Companies can take relatively straightforward steps to ensure effective cybersecurity for remote working during the COVID-19 pandemic. Ryan Olson, Vice President, Threat Intelligence (Unit 42) at Palo Alto Networks, explains how businesses can protect themselves against cyberattacks.
As we navigate the challenges posed by COVID-19 and the need to halt the spread of the deadly pandemic, many of us are settling into a routine of working from home. This can pose many difficulties, including how to maintain focus, how to balance other priorities, such as childcare, and how to be productive without requisite tools or dedicated office space, not to mention the struggle to avoid raiding the whole snack cupboard in one day.
There are compromises to be found for many of these challenges in what we hope will be a relatively short-term arrangement. What we must not compromise on is security.
Many cybercriminals are seeking to exploit our thirst for information as a vector for attack.

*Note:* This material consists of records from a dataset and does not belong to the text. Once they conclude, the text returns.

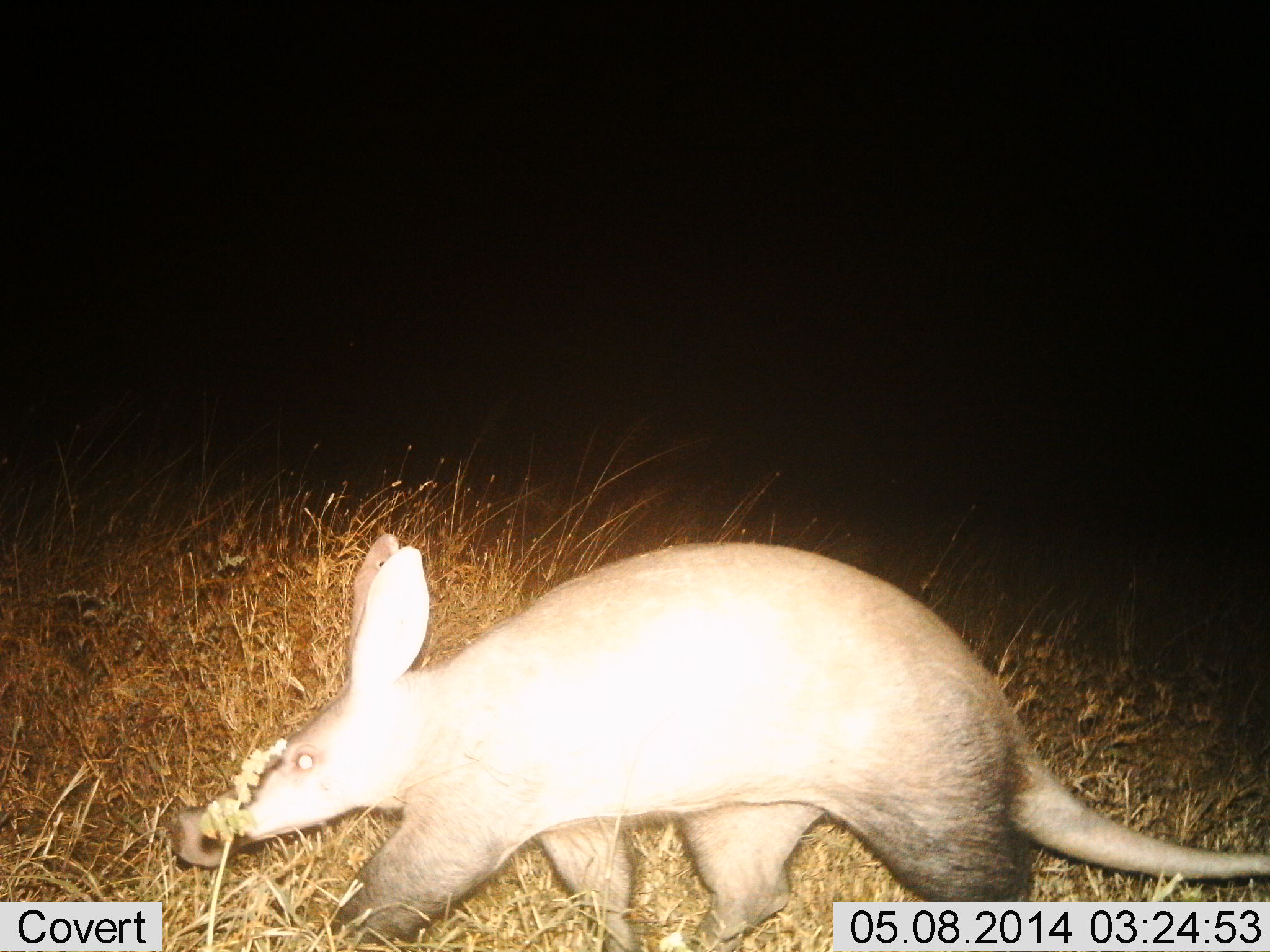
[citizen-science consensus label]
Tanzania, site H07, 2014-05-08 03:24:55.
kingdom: Animalia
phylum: Chordata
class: Mammalia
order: Tubulidentata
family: Orycteropodidae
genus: Orycteropus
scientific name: Orycteropus afer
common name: aardvark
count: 1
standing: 30%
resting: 0%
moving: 70%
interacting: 0%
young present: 0%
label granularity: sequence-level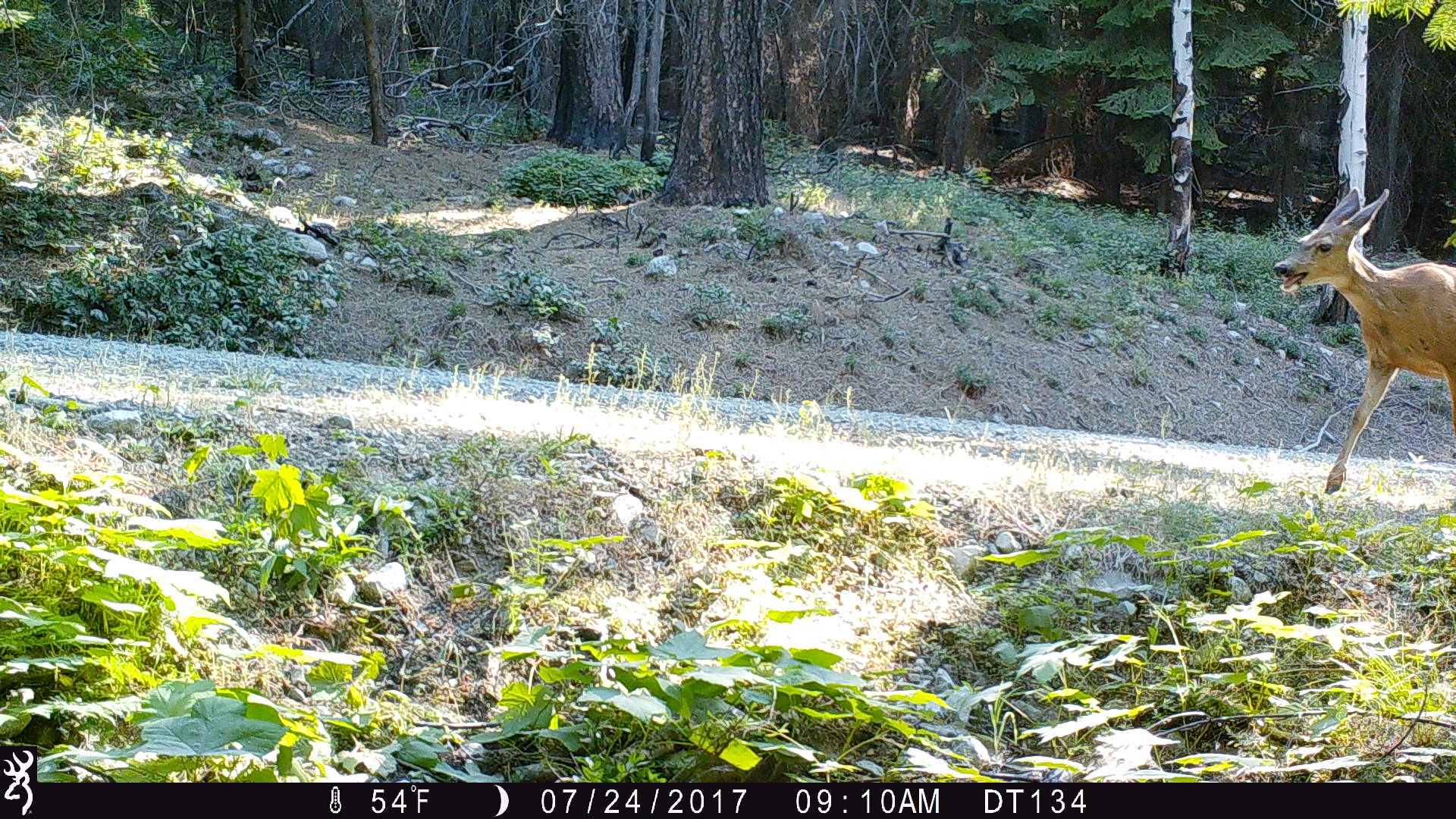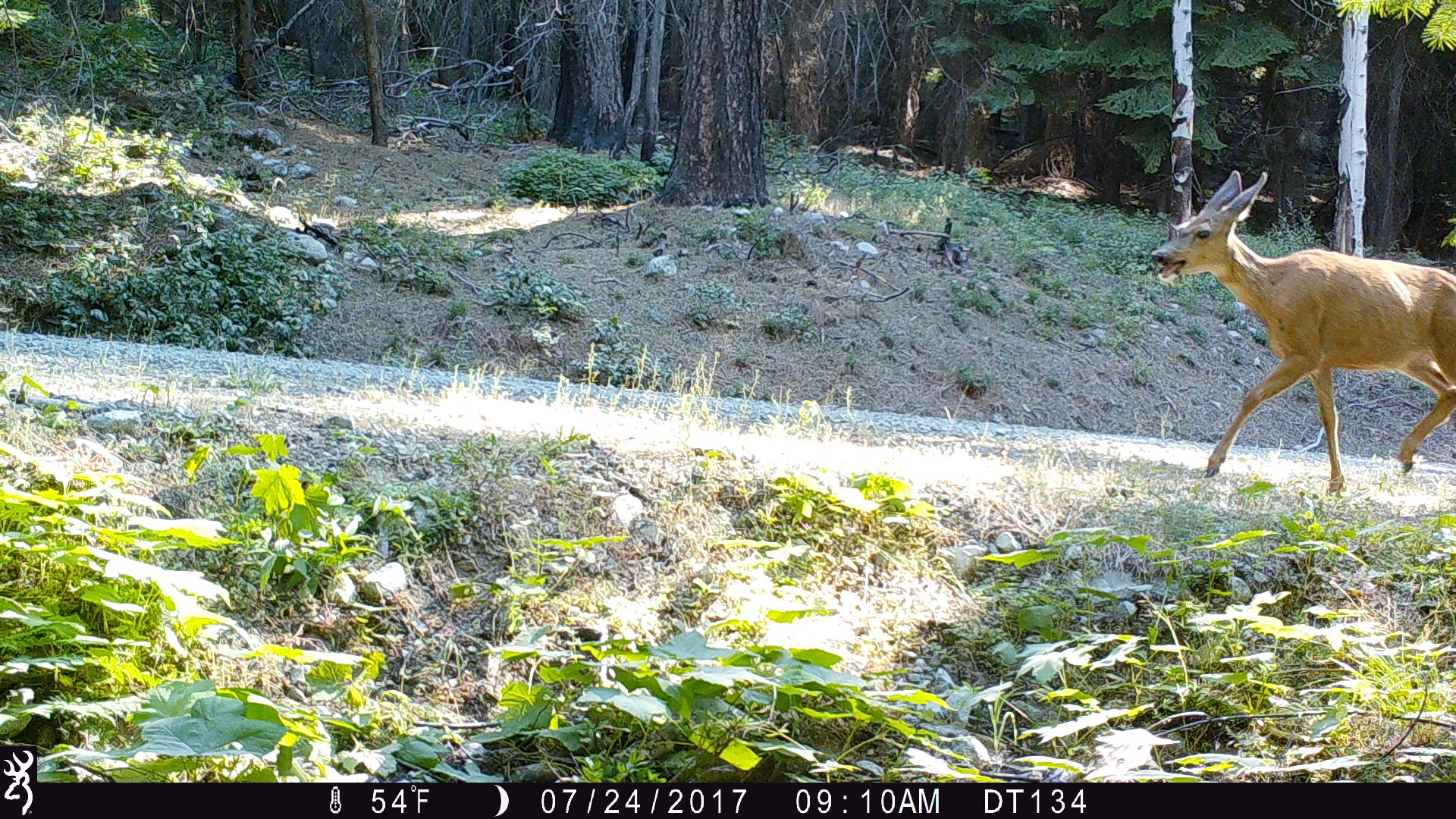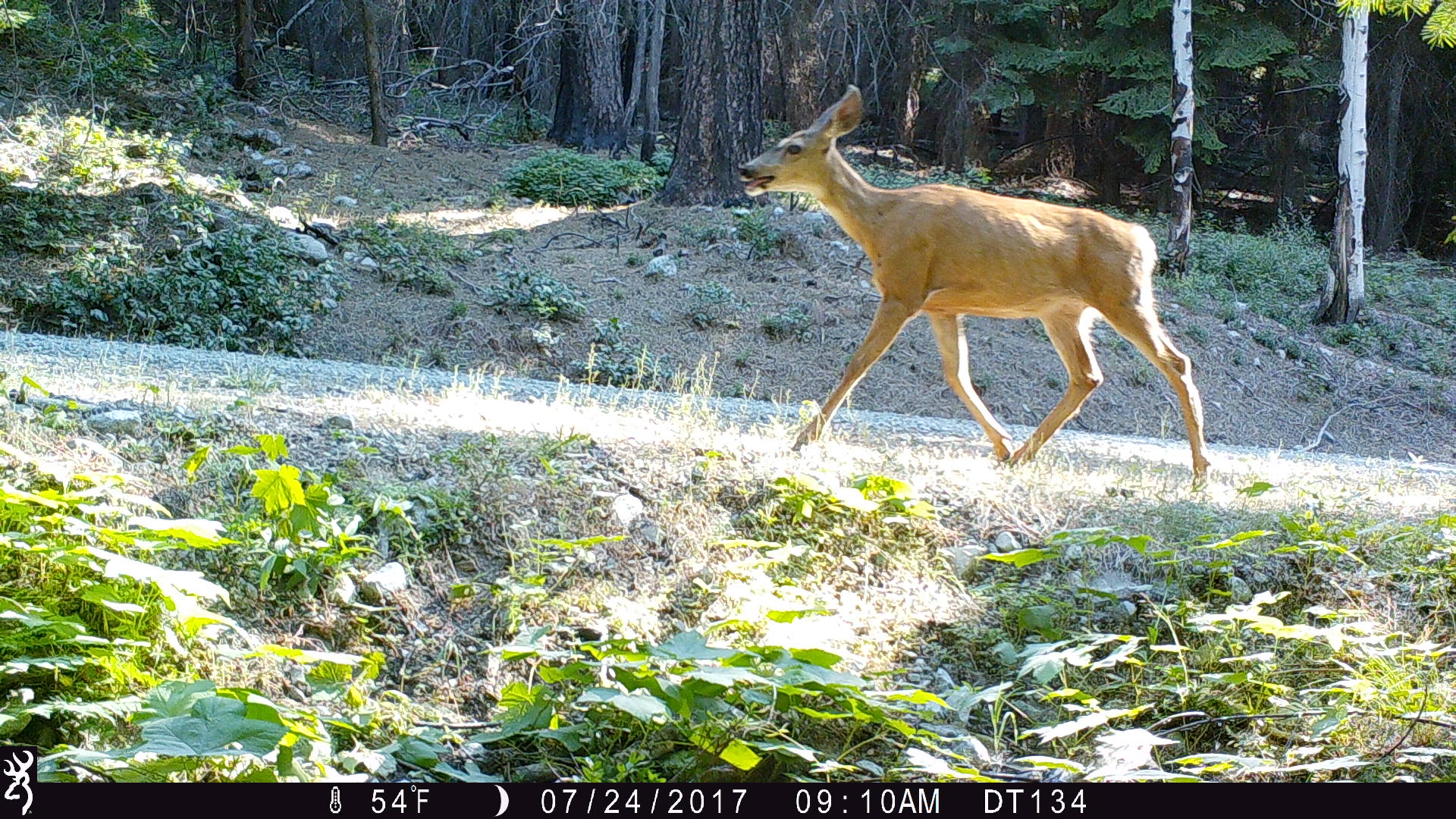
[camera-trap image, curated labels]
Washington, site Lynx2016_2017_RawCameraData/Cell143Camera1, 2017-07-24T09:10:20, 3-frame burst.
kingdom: Animalia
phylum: Chordata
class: Mammalia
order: Artiodactyla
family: Cervidae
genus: Odocoileus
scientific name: Odocoileus hemionus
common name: mule deer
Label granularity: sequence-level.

Most commonly, as with other high-profile events, attackers are using COVID-19 themed phishing emails, which purport to deliver official information on the virus, to lure individuals to click malicious links that download Remote Administration Tools (RATs) on their devices.
In addition, there have been multiple reported cases of malicious COVID-19 related Android applications that give attackers access to smartphone data or encrypt devices for ransom. The global pandemic has also led to the creation of more than 100,000 new COVID-19 web domains, which should be treated with suspicion, even though not all of them are malicious. Palo Alto Networks is continually updating the latest COVID-19 related cyberthreats.
Attackers are also taking advantage of the fact that many people who are working from home have not applied the same security on their networks that would be in place in a corporate environment or that enterprises haven’t deployed the right technologies or corporate security policies to ensure that all corporate-owned or corporate-managed devices have the exact same security protections, regardless of whether they’re connected to an enterprise network or an open home Wi-Fi network.
Both business leaders and individual employees have critical roles and responsibilities in securing their organisation and in ensuring that cyberattacks do not further compound the already disrupted work environment.
How businesses can respond
In this critical time, business leaders have a heightened responsibility to set clear expectations about how their organisations are managing security risk in the new work environments, leveraging new policies and technologies and empowering their employees. It’s important that messages on security come from the very top of an organisation and that good examples are set from the start. Here are three recommendations for business leaders.
Understand the threats to your organisation. Business leaders should work with their security teams to identify likely attack vectors as a result of more employees working from home and prioritise the protection of their most sensitive information and business-critical applications.
Provide clear guidance and encourage communication. They must ensure that homeworking policies are clear and include easy-to-follow steps that empower employees to make their homeworking environment secure. This should include instructing employees to communicate with internal security teams about any suspicious activities.
Provide the right security capabilities. Leaders should ensure all corporately owned or managed devices are equipped with essential security capabilities, extending the same network security best practices that exist within the enterprise to all remote environments. These critical capabilities include:
• An ability to securely connect users to their business-critical cloud and on-premises applications, such as video teleconferencing applications increasingly relevant for remote work environments.
• Endpoint protection on all laptops and mobile devices, including VPN tools with encryption.
• An ability to enforce multi-factor authentication (MFA).
• An ability to block exploits, malware and command-and-control (C2) traffic using real-time, automated threat intelligence.
• An ability to filter malicious domain URLs and perform DNS sinkholing to thwart common phishing attacks.
How individuals can respond
Individual users must be empowered to follow the guidance provided to them by organisations and take preventative measures.
Maintain good password hygiene. Employees should use complex passwords and multifactor authentication where possible and change these passwords frequently.
Update systems and software. Individuals should install updates and patches in a timely manner, including on mobile devices and any other non-corporate devices they might use for work.
Secure your Wi-Fi access point. People should change their default settings and passwords in order to reduce the potential impact on their work of an attack via other connected devices.
Use a virtual private network (VPN). VPNs can help create a trusted connection between employees and their organisations and ensure ongoing access to corporate tools. Corporate VPNs provide additional protection against phishing and malware attacks, the same way corporate firewalls do in the office.
Be wary of COVID-19 scams. We’ve seen phishing emails, malicious domains and fake apps out in the wild already. Threat actors love to exploit real world tragedies and COVID-19 is no different.
Don’t mix personal and work. Employees should use their work devices to do work and their personal devices for personal matters. If you wouldn’t install or use a service while you’re at the office, don’t do it while at home on your work device.
Taking these relatively straightforward steps at both an enterprise and individual level should help address some of the most common security risks facing our home-working environments. We should also recognise that our threat environment is not static, which means it’s important to keep a close eye on evolving threats to avoid unnecessary additional costs and disruptions in a time when we can least afford them.